Como um padrasto \ na porta escura. Nem sequer algo

Vivo, apenas algo que escreve deslizando, como um vinho

Na lâmina desliza, um filete de sangue muito doce.

Escreve, ainda que dentro de um livro nada viva,

Um homem com facas à altura do peito, bicho torácico,

Olhando o azul despir aos poucos o dia até torná-lo negro e

Despedir-se,

Como algo que morre sem sorte & sem rosto.

 

 

 

 

 

 

GRAMÁTICA

 

 

Meu sangue colhido na taça rasa de tuas mãos

Educadas contra o desperdício.

Mãos que adiam a chuva entre os dedos,

Para estender a vitória das nascentes

São as mesmas que equilibram a bandeja

Com o crânio peludo e oval de João Batista,

Enquanto brincam de levitá-la entre os cristais frágeis

Das lojas de isopor & tortura.

Até que termine o poema imaginando se estás nua,

Ou com os ventos te vestindo.

 

 

 

 

 

 

HORAS

 

 

Arrancam minhas horas como pregos

Da madeira dura.

Madeira de cruz: para crucificar animais de costas,

Outras estrelas ásperas.

As casas: constroem as casas cada vez mais juntas.

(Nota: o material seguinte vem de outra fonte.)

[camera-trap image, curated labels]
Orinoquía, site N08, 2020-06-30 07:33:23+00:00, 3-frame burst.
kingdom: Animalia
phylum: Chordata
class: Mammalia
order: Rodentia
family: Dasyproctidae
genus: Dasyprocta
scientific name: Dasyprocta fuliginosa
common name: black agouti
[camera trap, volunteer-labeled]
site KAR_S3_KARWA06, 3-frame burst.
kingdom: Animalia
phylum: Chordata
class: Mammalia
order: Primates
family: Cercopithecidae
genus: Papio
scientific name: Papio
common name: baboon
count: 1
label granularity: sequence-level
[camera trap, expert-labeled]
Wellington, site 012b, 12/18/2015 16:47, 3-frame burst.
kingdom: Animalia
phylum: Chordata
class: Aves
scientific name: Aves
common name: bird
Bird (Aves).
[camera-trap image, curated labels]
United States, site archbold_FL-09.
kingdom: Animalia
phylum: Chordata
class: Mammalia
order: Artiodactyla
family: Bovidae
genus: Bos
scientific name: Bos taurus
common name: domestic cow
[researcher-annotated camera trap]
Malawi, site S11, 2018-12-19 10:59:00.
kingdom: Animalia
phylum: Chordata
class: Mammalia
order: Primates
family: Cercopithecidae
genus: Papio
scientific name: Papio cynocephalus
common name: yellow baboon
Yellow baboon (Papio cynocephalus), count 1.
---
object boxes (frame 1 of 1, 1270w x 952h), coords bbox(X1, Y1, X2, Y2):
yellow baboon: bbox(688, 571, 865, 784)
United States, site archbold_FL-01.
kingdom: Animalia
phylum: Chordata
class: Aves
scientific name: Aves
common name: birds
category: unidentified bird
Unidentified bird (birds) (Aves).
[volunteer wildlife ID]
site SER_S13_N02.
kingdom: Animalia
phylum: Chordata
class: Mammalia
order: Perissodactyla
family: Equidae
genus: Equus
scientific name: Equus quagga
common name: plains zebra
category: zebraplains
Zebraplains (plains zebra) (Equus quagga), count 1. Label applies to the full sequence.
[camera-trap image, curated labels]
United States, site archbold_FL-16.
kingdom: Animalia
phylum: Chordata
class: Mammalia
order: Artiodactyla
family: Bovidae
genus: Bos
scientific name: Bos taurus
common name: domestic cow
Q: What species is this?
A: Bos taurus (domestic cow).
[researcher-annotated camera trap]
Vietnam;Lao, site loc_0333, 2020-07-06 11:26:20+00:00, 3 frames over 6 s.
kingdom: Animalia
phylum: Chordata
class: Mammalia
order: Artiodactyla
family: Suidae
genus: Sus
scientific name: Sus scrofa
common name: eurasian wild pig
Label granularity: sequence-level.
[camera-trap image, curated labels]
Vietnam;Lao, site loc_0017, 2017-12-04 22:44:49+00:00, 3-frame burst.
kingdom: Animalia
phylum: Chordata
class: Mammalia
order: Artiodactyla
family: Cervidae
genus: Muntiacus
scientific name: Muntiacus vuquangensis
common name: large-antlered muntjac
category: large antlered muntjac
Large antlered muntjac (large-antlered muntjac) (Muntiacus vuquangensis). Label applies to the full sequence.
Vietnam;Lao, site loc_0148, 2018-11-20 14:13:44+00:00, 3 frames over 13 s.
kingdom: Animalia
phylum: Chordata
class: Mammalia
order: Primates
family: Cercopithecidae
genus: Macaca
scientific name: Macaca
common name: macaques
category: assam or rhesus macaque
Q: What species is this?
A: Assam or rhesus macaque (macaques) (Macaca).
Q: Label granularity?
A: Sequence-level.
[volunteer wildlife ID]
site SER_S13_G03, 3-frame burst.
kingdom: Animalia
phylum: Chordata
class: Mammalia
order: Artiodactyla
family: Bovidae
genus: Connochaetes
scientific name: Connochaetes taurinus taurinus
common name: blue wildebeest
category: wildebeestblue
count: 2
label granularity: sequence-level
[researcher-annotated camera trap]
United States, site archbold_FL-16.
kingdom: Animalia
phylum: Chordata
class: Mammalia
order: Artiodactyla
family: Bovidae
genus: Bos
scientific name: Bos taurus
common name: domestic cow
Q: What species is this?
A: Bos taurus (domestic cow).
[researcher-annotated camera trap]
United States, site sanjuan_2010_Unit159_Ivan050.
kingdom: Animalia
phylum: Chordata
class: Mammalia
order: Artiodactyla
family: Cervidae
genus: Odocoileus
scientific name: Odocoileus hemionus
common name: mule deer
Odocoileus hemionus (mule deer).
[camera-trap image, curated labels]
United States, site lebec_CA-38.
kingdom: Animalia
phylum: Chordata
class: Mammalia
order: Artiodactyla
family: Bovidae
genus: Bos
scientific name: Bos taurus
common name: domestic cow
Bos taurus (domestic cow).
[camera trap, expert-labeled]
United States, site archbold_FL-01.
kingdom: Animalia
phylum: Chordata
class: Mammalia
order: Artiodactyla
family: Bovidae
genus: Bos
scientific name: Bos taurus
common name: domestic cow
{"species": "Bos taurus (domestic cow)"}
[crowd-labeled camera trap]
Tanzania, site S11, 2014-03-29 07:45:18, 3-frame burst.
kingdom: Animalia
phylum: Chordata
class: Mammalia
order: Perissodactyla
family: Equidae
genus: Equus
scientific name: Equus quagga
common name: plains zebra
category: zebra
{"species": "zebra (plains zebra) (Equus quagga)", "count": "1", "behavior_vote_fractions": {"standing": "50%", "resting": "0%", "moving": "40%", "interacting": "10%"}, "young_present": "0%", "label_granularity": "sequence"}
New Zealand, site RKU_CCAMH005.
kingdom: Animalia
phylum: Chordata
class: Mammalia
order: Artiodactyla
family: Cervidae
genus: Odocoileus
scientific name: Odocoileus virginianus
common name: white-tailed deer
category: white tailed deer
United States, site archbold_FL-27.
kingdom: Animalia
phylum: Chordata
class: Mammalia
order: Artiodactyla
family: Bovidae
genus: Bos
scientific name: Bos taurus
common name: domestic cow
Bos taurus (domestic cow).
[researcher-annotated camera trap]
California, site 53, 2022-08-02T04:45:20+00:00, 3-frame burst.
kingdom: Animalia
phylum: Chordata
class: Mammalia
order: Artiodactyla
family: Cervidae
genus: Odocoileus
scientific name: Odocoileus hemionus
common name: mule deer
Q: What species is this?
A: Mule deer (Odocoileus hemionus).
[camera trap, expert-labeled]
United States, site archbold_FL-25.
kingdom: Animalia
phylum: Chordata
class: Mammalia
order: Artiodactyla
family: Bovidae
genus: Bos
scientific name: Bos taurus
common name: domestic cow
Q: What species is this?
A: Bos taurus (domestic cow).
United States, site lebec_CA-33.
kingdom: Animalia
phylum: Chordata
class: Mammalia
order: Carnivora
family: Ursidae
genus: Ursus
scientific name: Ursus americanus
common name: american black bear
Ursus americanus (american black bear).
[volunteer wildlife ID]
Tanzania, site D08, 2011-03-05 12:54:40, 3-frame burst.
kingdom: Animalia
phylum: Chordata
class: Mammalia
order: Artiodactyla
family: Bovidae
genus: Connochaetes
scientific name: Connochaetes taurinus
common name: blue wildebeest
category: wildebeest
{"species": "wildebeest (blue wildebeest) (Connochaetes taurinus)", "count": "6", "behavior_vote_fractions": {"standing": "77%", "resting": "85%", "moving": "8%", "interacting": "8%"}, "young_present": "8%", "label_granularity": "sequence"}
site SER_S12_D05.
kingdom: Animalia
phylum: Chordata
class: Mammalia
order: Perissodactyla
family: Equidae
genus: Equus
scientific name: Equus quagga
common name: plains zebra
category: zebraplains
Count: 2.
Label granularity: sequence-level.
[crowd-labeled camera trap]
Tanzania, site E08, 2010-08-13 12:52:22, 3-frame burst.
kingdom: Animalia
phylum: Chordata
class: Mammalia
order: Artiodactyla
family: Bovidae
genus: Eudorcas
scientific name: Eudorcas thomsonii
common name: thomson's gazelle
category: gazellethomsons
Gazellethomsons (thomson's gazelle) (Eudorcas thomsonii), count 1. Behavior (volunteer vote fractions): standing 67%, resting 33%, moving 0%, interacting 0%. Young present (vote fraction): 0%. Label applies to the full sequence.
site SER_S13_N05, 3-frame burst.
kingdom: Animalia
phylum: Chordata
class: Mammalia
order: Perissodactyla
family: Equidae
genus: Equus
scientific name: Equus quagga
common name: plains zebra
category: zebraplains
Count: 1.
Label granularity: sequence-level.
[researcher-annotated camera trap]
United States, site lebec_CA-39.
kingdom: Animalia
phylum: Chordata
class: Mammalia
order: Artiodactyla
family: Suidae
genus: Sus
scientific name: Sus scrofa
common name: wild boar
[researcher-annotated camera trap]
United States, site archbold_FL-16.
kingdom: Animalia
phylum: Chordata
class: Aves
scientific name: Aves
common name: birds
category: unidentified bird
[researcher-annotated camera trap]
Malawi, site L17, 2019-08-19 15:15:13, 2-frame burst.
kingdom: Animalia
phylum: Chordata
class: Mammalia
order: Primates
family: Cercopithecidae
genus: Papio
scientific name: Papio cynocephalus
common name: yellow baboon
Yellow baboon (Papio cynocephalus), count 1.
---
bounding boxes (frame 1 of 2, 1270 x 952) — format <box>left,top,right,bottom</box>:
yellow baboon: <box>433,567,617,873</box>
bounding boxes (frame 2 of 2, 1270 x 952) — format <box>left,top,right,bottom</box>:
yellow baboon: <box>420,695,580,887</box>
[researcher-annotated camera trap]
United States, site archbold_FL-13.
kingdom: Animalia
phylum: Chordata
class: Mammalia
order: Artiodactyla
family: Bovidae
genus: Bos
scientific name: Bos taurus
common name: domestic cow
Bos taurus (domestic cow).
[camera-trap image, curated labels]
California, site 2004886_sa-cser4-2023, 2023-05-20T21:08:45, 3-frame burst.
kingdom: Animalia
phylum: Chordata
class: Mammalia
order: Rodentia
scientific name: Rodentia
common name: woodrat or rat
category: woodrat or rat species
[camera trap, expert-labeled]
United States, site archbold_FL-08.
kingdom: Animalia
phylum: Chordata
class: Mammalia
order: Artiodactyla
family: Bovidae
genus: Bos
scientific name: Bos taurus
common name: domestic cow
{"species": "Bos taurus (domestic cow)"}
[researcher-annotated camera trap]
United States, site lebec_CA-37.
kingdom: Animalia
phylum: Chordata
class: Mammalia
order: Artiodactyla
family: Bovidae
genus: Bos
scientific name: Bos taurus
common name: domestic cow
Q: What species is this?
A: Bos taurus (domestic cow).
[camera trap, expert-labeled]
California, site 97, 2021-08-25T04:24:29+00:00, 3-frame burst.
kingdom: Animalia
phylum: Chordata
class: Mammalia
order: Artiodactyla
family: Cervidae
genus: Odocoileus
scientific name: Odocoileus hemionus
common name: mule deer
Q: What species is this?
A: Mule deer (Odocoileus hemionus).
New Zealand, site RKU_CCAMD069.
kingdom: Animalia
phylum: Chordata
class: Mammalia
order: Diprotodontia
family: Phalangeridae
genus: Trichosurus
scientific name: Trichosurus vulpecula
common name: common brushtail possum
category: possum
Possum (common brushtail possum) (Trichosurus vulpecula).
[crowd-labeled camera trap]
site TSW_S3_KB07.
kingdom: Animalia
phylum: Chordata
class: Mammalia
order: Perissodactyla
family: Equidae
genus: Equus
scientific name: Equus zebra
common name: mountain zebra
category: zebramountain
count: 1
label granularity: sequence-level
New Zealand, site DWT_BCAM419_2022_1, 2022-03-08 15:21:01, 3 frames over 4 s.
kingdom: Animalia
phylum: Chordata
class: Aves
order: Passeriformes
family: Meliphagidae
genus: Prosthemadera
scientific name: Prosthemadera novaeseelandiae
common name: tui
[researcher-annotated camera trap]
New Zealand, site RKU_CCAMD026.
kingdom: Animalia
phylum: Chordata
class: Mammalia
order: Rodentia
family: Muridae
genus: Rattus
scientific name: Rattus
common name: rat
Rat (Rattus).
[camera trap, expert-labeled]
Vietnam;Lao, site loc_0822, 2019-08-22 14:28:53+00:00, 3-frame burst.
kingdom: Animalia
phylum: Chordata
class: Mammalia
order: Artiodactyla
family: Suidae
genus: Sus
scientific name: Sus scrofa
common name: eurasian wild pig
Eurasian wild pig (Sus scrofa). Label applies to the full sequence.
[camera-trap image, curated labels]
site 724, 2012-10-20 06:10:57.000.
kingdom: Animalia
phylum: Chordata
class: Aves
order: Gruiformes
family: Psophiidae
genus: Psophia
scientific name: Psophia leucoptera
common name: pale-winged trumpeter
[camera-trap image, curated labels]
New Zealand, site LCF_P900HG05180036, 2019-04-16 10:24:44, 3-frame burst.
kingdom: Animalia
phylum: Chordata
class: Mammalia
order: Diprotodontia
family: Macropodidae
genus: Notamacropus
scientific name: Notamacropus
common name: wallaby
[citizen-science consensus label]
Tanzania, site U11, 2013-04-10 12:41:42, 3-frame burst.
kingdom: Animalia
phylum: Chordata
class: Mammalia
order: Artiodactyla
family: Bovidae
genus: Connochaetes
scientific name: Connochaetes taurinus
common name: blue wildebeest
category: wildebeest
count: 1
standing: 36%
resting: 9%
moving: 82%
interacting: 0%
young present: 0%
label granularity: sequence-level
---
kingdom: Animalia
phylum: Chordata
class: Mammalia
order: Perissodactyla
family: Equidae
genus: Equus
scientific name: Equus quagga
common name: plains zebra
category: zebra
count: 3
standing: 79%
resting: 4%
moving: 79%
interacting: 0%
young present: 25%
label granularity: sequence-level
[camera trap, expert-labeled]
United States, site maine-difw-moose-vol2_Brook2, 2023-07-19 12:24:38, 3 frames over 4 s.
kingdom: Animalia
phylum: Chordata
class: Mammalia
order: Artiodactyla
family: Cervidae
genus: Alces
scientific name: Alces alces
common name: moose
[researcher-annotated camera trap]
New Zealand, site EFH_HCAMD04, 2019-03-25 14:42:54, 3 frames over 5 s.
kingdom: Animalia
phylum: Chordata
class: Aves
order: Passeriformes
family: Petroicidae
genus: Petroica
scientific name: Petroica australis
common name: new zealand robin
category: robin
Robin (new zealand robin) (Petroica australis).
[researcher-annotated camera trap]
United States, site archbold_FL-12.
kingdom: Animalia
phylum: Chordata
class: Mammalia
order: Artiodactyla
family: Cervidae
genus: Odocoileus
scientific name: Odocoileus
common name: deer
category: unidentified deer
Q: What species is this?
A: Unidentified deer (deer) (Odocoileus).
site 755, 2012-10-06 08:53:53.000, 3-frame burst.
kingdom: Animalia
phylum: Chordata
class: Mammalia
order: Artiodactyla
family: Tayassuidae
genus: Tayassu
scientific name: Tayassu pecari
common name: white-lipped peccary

Querem nos eletrocutar, que ardamos sem nenhuma luz.

Ardamos negros, mas juntos,

Como negra é a virgindade soprando as canas da eloquência,

O canavial louco noite dentro da noite com espantalhos.

Aceleram os mistérios até tornarem fáceis

Os enigmas.

Azedam o leite com a língua. Da cabeça à cauda nenhuma asa,

Mas acreditam nos anjos, não no cóccix,

E voam com suas asas partidas,

Seu sangue mal guardado nas veias,

Como o dia visto das margens com outro

Ar nos pulmões.

 

 

 

 

 

 

FETO

 

 

Nasce esse lugar conosco

Para o qual iremos

Depois de plantar a árvore exata

Dos nossos nomes.

Nesse dia tudo será memória

Que tua pele decanta:

Ver a manhã deitando sobre ti

Que veias são coleiras do sangue

Que só quer jorrar.

Duraremos o tempo de um amor sem feriados.

 

 

 

 

 
 
Tadeu Sarmento nasceu no Recife em 1977. Tem publicados os livros Breves Fraturas Portáteis (Fina-Flor, 2005) e Paisagem com ideias fixas (Bartlebee, 2012). Foi um dos ganhadores do II Prêmio Literatura de Pernambuco de 2014, com o romance Associação Robert Walser para sósias anônimos (publicado em 2015 pela Cepe Editora).